Finally, after over a year and a half of living with this woman, she submitted her 30 day notice of vacancy. The weekend that she entered the house to remove her belongings, she became hostile towards me and even threatened to punch me at one point. I was already at the point where I was totally willing to call the cops, and I told her so, which convinced her to rethink the idea of assaulting her roommate. She made such a mess on the walls of her bedroom that I had to have the entire room repainted, an expense which was covered by a portion of her security deposit.

I truly hope that I never have any more awful roommates, because I have paid my dues by enduring unacceptable living situations with some pretty messed up people!

Bad Roommates – Richard

Copyright: tinnakornlek

Part 2 of my blog series on horrible roommates continues today with Richard, who moved in with a 3 pound teacup Chihuahua named Lola and a 20 pound Chihuaha mix named Poopers. Richard was very forthright in telling me that he had previously dealt with a crystal meth addiction, but was fully recovered. To set my mind at ease, he gave me his father’s phone number and told me that if any issue ever arose with him, I could call his father and he would set everything straight. Richard then moved in, and told me that I would never have to worry about his dogs because he crated them at night in his room, and was completely responsible for their feeding, walks, and bathing. There were no issues with Richard for the first few months, and he was proud of himself because he had been able to continue his employment as a dog groomer, a job which he enjoyed immensely.
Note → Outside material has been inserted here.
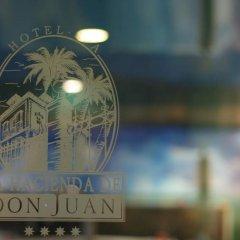 Отель Playa De Toro Apartamentos Испания, Льянес - отзывы, цены и фото номеров - забронировать отель Playa De Toro Apartamentos онлайн гостиничный бар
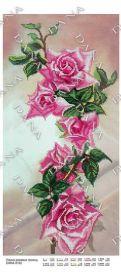 Dana DANA-5122. Панно Розовых Роз схема для вышивки бисером купить оптом в магазине Золотая Игла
Then one Sunday morning, I was awakened at 4 am by the sound of Lola yelping and crying in Richard’s room. I walked across the hall to Richard’s room and knocked on the door, calling out for him. When there was no response, I opened the door to find the dogs in their respective crates, with food and water bowls on the opposite side of the room. The crate doors were closed and latched. I suddenly realized that I hadn’t seen Richard since Friday afternoon, and became very concerned that these poor pooches were trapped in their crates since then. I immediately took them out of their crates, put kibble in their food bowl, and filled their water bowl with water. Once they had something to eat and drink, I took them outside so that they could go to the bathroom and run around a bit. I ended up letting the dogs roam around the house, and spoke with my other roommate Paul later in the morning about splitting dog walking duties with him, to which he heartily agreed.

I dialed Richard’s dad’s number around noon that Sunday, and a young man answered. When I asked if Richard’s dad was there, I was informed that he was not there. I then asked if Richard happened to be there, and was told that he wasn’t there either, but my gut told me that he probably was there. So I told the guy who answered the call to inform his buddy Richard that he was in big trouble, and that because he had locked his dogs in crates for an extended period of time, I would be contacting animal rights organizations to report Richard.

Richard showed up two days later, but wouldn’t look me in the eye, and he looked like he had been tweaking. He apologized for the dogs, said he would take better care of them, and then left. This is when Richard began to exhibit some very bizarre behavior. He would sneak into the house very late at night, grab clothes or whatever else he needed, and then quickly leave without taking care of his dogs. Since I didn’t trust Richard, Paul and I continued to feed and walk the dogs, and we would crate them at night. Then after about two weeks of this pattern, Richard let the dogs out of the crates one night and then left. The next morning, the dogs had managed to urinate and defecate all over his bed, the carpeted floor, and a stack of his dirty clothing. It was like they lashed out at him by peeing and pooping everywhere. The situation was so bad that the smell of dog urine and feces had soaked into the floorboards, and even after I replaced the carpeting in that room, the faint odor of dog waste persisted.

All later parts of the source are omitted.